Aux Deux-Alpes, un nouveau téléphérique colossal pour prolonger la « fuite en avant » de l’économie du ski

Le Jandri 3S, nouveau téléphérique des Deux-Alpes (Isère), le 1ᵉʳ décembre 2024.

Samedi 7 décembre, alors que le diocèse de Paris rouvre Notre-Dame, Fabrice Boutet a lui aussi le sentiment d’étrenner sa propre « cathédrale », plaisante-t-il. Le directeur général de SATA Group, la société d’économie mixte qui exploite le domaine skiable des Deux-Alpes (Isère), voit l’achèvement d’un chantier hors norme : celui du Jandri 3S, un téléphérique à 148 millions d’euros, le plus cher de l’histoire des Alpes. Une fabrication presque à 100 % française, réalisée par la société Poma.

Samedi matin, les télécabines ont pris leur envol depuis la station, à 1 600 mètres, convoyant les skieurs jusqu’à 3 200 mètres en dix-sept minutes. Un accès express pour un trajet de 6,4 kilomètres : le téléphérique précédent mettait quarante minutes pour cette même ascension. Il a surtout une capacité doublée, pouvant déverser 3 000 skieurs par heure au sommet du domaine.

Ce téléphérique, c’est tout un symbole : celui de la poursuite d’investissements colossaux dans l’industrie du ski, dans une station où les prévisions d’enneigement pour les prochaines années sont moins pessimistes qu’ailleurs. Il faut dire que les Deux-Alpes, avec leurs 200 kilomètres de pistes, sont considérées comme le domaine le plus élevé de France, avec un point culminant à 3 600 mètres. Alors que, parmi les 250 stations de ski de France, seules « quelques-unes » peuvent espérer poursuivre une exploitation « au-delà de 2050 », comme le rappelait la Cour des comptes dans un rapport publié en février sur l’avenir des stations de ski, les Deux-Alpes figurent dans ce club fermé.

Aussi, malgré le changement climatique qui affecte son glacier, SATA Group espère rentabiliser ce téléphérique sur une quarantaine d’années. « Peut-être que d’ici là, le bas des pistes ne sera plus à 1 600 mètres, mais à 2 100 mètres. On s’y prépare. Cela ne nous empêche pas d’avoir de belles années devant nous », expose M. Boutet. Profiter du ski jusqu’au bout : le domaine des Deux-Alpes n’est pas le seul à suivre cette voie étroite. « Toute une série de stations d’altitude investissent en ce moment dans des équipements qui les projettent sur trente ans », remarque Fabien Felli, le président de Poma – une société où le chiffre d’affaires « montagne » reste important (40 %), même si c’est dans les téléphériques urbains que se trouvent ses vraies perspectives de croissance dans le monde, reconnaît-il.

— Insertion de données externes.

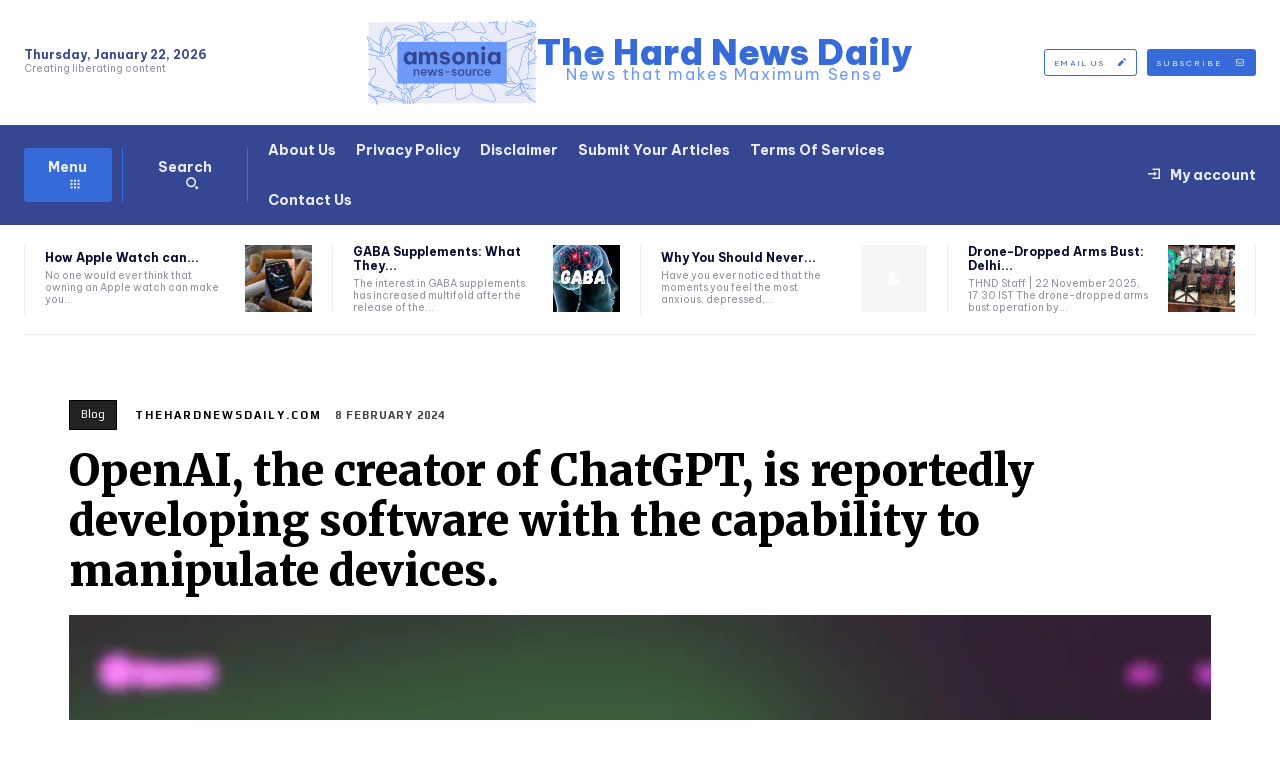

--- FILE ---
content_type: text/html; charset=utf-8
request_url: https://www.google.com/recaptcha/api2/aframe
body_size: 266
content:
<!DOCTYPE HTML><html><head><meta http-equiv="content-type" content="text/html; charset=UTF-8"></head><body><script nonce="9qsOr7Or1POEuVXpiyCOdg">/** Anti-fraud and anti-abuse applications only. See google.com/recaptcha */ try{var clients={'sodar':'https://pagead2.googlesyndication.com/pagead/sodar?'};window.addEventListener("message",function(a){try{if(a.source===window.parent){var b=JSON.parse(a.data);var c=clients[b['id']];if(c){var d=document.createElement('img');d.src=c+b['params']+'&rc='+(localStorage.getItem("rc::a")?sessionStorage.getItem("rc::b"):"");window.document.body.appendChild(d);sessionStorage.setItem("rc::e",parseInt(sessionStorage.getItem("rc::e")||0)+1);localStorage.setItem("rc::h",'1769056245391');}}}catch(b){}});window.parent.postMessage("_grecaptcha_ready", "*");}catch(b){}</script></body></html>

Cette situation géographique donne aux Deux-Alpes un privilège : celui de pouvoir récupérer, à l’avenir, une partie du public des stations plus basses et moins enneigées, amenées à fermer. Ce report a déjà commencé. Depuis 2019, la station est ainsi passée de 1,2 à 1,4 million de « journées skieurs » par an… Alors qu’au global la fréquentation des stations de ski de France décroît depuis la décennie 2010, selon les données de Domaines skiables de France.